Kla tersenyum manis pada Fe serasa tersenyum manis kepada pasangan sendiri. Sedangkan Fe meringis ngeri menatap kakaknya yang menyebalkan itu.
Kedua remaja itu berjalan masuk untuk melihat-lihat pameran seni di dalam sana.
Setiap orang yang masuk ke lorong-lorong pameran seni berbicara dengan suara pelan, yang mana itu bagus karena harus menaati peraturan untuk tidak berisik di dalamnya.
Mata Fe berbinar, menatap takjub ke lusinan lukisan yang terpajang di setiap dinding lorong-lorong pameran seni. Sesaat, dia membayangkan dirinya ada di dalam Museum Louvre di Prancis—salah satu keinginannya, bisa ke Prancis untuk mengunjungi Museum Louvre dan Katedral Notre Dame di saat orang-orang ingin mengunjungi negara itu untuk berfoto di Menara Eiffel.

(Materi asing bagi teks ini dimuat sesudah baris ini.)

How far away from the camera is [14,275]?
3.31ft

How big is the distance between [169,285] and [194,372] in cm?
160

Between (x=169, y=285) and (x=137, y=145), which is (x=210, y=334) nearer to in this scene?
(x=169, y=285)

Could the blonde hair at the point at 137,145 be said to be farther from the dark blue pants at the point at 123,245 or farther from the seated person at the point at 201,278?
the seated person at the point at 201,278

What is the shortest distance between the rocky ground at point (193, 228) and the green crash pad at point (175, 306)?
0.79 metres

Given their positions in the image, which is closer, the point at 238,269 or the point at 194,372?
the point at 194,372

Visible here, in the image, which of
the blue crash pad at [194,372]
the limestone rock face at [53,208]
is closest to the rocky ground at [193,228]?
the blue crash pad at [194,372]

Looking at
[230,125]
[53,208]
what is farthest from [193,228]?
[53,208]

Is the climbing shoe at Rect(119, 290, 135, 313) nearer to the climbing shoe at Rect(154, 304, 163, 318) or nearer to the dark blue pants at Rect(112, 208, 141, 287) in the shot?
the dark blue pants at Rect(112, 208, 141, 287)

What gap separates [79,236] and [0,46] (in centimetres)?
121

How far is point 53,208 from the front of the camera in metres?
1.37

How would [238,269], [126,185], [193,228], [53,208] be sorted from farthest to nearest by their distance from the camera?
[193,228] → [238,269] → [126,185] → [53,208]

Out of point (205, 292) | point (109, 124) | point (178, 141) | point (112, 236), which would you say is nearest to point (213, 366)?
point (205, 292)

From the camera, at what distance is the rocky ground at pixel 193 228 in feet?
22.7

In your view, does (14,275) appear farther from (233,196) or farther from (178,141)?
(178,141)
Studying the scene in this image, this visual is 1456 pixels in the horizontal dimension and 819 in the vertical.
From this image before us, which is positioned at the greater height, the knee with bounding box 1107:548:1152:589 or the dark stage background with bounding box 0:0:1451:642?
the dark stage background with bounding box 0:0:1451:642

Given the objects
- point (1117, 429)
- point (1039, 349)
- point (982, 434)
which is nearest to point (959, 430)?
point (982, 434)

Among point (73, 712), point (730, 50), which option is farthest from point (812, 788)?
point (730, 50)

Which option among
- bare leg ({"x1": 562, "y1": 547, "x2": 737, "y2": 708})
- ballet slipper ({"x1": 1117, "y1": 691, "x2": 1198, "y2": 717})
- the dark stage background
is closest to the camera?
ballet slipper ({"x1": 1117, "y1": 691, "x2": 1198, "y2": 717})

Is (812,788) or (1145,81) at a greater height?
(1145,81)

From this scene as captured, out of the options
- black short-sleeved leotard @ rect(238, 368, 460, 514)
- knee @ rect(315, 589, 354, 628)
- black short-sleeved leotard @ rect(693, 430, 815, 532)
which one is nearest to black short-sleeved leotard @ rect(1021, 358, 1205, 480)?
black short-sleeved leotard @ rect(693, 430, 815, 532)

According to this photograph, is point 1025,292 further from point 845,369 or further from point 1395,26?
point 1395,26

Kla tidak mengerti mengapa adiknya itu suka sekali dengan seni—memang harus diakuinya melihat-lihat pemeran seni seperti ini terasa sedikit menyenangkan dan menenangkan hati. Tidak hanya melihat-lihat lukisan-lukisan yang tergantung di dinding-dinding lorong, namun juga diperkuat nuansa ruangan dan lagu-lagu klasik.
Fe tahu banyak tentang lagu-lagu klasik.
Tidak mungkin, misalnya, mengabaikan lukisan When Will You Marry Me yang dilukiskan oleh Paul Gauguin yang harganya bisa mencapai jutaan dolar! Atau mengabaikan lukisan The Starry Night yang dilukiskan oleh Vincent van Gogh.
"The Starry Night," kata Fe pelan kepada saudara kembarnya. "Dilukis oleh Vincent van Gogh dari sebuah pemandangan jendela di kamar rumah sakit jiwanya saat matahari hendak terbit, pada tahun seribu delapan ratus sembilan puluh sembilan. Desa itu hanyalah imajinasinya—diidealkan. Sayang sekali, pelukis yang begitu hebat, melukiskan sebuah mahakarya di sebuah kamar rumah sakit jiwa."
Kla menatap ke arah lukisan yang dimaksud oleh Fe, lalu mengabaikannya. Melanjutkan kembali menyusuri lorong panjang yang dipenuhi lukisan di dindingnya.
"Napoleon Bonaparte," ujar Kla ketika melihat sebuah lukisan Napoleon Bonaparte yang tengah menunggang kuda dan menyeberangi Pegunungan Alpen. "Sejarah mengatakan dia yang hampir menaklukkan satu daratan Eropa."
"Ingatanmu tidak begitu buruk ya, Kla," ledek Fe, mengingat saudara kembarnya itu paling lemah dalam hapalan, apalagi sejarah.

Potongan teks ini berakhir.